Monsieur [D] [X] a constitué avocat et Madame [L] [I] épouse [X] est intervenue volontairement à l’instance le 09 juillet 2024.
Par conclusions enregistrées les 09 juillet 2024 et 1er octobre 2024, ils demandent de :
— Débouter Madame [U] [P] de l’ensemble de ses fins, demandes et conclusions ;
— Condamner Madame [U] [P] à payer à Monsieur et Madame [X] la somme de 1 500 euros au titre de l’article 700 du Code de procédure civile ;
— Condamner Madame [U] [P] aux frais et dépens de l’instance.
La société d’assurance mutuelle à cotisations variables MACIF a constitué avocat.
Par conclusions enregistrées le 16 juillet 2024, elle demande de :
— Lui donner acte de ce qu’elle ne s’oppose pas à la demande d’expertise sollicitée par Madame [U] [P], tous droits et moyens réservés ;
— Mettre à la charge de Madame [U] [P] la consignation à valoir sur les frais d’expertise ;
— Condamner Madame [U] [P] aux entiers frais et dépens de l’instance.
Par conclusions enregistrées le 15 octobre 2024, Madame [U] [P] reprend les termes de son assignation.
MOTIFS DE LA DÉCISION
Sur la procédure
Aux termes de l’article 329 du Code de procédure civile : « L’intervention est principale lorsqu’elle élève une prétention au profit de celui qui la forme.
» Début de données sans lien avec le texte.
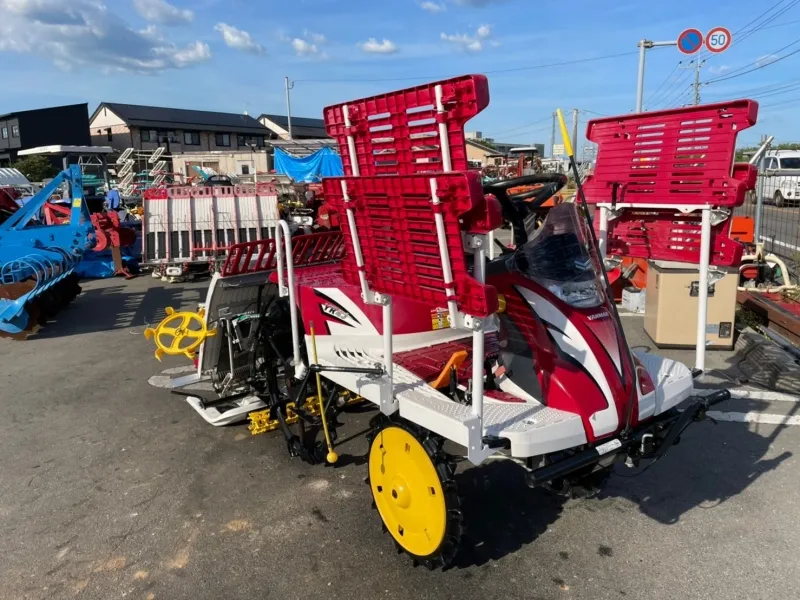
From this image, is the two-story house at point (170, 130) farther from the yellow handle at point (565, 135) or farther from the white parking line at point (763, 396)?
the yellow handle at point (565, 135)

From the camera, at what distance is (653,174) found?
379cm

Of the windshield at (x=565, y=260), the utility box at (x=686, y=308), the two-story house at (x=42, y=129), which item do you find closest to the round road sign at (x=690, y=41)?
the utility box at (x=686, y=308)

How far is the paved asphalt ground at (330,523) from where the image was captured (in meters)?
2.77

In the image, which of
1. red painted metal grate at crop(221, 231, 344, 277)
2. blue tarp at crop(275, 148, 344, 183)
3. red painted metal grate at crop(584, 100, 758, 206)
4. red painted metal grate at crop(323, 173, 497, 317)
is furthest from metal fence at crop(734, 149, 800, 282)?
blue tarp at crop(275, 148, 344, 183)

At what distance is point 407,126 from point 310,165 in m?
22.7

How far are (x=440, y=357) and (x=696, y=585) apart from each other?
1889mm

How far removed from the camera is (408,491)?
2.82m

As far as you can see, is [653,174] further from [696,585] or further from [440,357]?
[696,585]

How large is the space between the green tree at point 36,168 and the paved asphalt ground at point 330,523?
36.4 meters

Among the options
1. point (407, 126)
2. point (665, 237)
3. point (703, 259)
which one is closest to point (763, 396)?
point (665, 237)

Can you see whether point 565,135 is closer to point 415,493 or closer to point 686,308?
point 415,493

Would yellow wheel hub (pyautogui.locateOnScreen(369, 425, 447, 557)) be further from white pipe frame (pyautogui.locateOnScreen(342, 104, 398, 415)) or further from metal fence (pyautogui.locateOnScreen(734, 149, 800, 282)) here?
metal fence (pyautogui.locateOnScreen(734, 149, 800, 282))

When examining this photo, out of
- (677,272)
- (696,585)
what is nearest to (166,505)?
(696,585)

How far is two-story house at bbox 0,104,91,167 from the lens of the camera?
133 ft
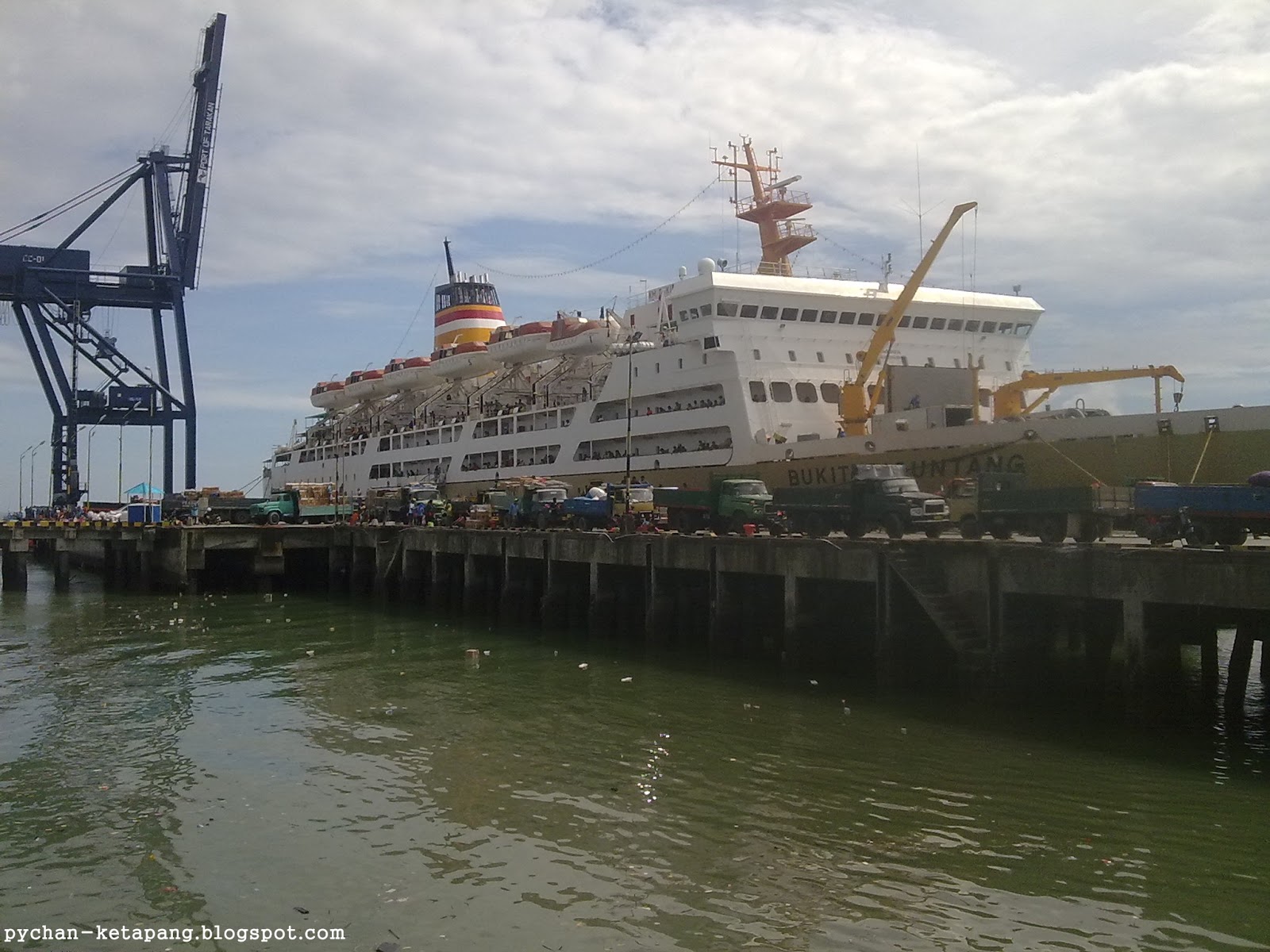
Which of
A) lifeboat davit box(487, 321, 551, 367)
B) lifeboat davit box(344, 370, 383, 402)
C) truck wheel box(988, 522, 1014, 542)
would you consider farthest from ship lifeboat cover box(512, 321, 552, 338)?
truck wheel box(988, 522, 1014, 542)

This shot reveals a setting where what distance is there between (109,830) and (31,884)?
159cm

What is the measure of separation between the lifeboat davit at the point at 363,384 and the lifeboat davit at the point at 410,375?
1.05 metres

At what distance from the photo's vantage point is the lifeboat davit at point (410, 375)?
65850mm

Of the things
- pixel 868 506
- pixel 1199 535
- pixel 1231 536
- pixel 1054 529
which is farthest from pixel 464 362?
pixel 1231 536

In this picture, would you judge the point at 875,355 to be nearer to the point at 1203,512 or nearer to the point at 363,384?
the point at 1203,512

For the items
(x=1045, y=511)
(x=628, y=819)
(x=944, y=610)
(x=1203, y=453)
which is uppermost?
(x=1203, y=453)

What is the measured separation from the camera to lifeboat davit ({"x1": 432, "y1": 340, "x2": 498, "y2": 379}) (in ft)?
199

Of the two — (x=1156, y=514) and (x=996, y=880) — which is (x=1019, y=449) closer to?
(x=1156, y=514)

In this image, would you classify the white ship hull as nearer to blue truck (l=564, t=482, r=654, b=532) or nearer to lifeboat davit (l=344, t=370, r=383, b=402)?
blue truck (l=564, t=482, r=654, b=532)

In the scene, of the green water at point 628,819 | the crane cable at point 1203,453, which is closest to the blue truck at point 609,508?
the green water at point 628,819

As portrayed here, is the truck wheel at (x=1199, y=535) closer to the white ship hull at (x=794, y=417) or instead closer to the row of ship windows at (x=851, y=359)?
the white ship hull at (x=794, y=417)

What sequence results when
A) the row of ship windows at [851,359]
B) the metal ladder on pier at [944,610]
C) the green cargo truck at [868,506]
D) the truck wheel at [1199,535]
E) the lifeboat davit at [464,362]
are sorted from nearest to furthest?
the truck wheel at [1199,535]
the metal ladder on pier at [944,610]
the green cargo truck at [868,506]
the row of ship windows at [851,359]
the lifeboat davit at [464,362]

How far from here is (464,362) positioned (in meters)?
61.9

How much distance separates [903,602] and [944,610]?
1319 mm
Elle n’est recevable que si son auteur a le droit d’agir relativement à cette prétention ».
Il convient de recevoir l’intervention volontaire de Madame [L] [I] épouse [X] dans la mesure où l’instance porte sur mur mitoyen séparant les fonds des époux [X] de celui de Madame [U] [P].
Sur la demande d’expertise
Aux termes de l’article 145 du Code de procédure civile : « S’il existe un motif légitime de conserver ou d’établir avant tout procès la preuve de faits dont pourrait dépendre la solution d’un litige, les mesures d’instruction légalement admissibles peuvent être ordonnées à la demande de tout intéressé, sur requête ou en référé ».
En l’espèce, Madame [U] [P] est propriétaire d’une maison d’habitation sise [Adresse 4] à [Localité 10] alors que Monsieur [D] [X] et Madame [L] [I] épouse [X] résident dans la maison mitoyenne.
La MACIF, assureur de Madame [U] [P], a confié une mission d’expertise au cabinet CEREC EXPERTISES afin de déterminer l’origine de désordres dont se plaignait son assurée. L’expert a rendu son rapport le 05 février 2020 et a constaté :
— Un basculement du mur mitoyen vers la terrasse de Monsieur [D] [X] avec l’apparition d’un vide entre l’angle de la maison de Madame [U] [P] et ledit mur mitoyen ;
— La présence d’une forte humidité au droit des murs ainsi que du plafond du vide sanitaire situé sous le garage.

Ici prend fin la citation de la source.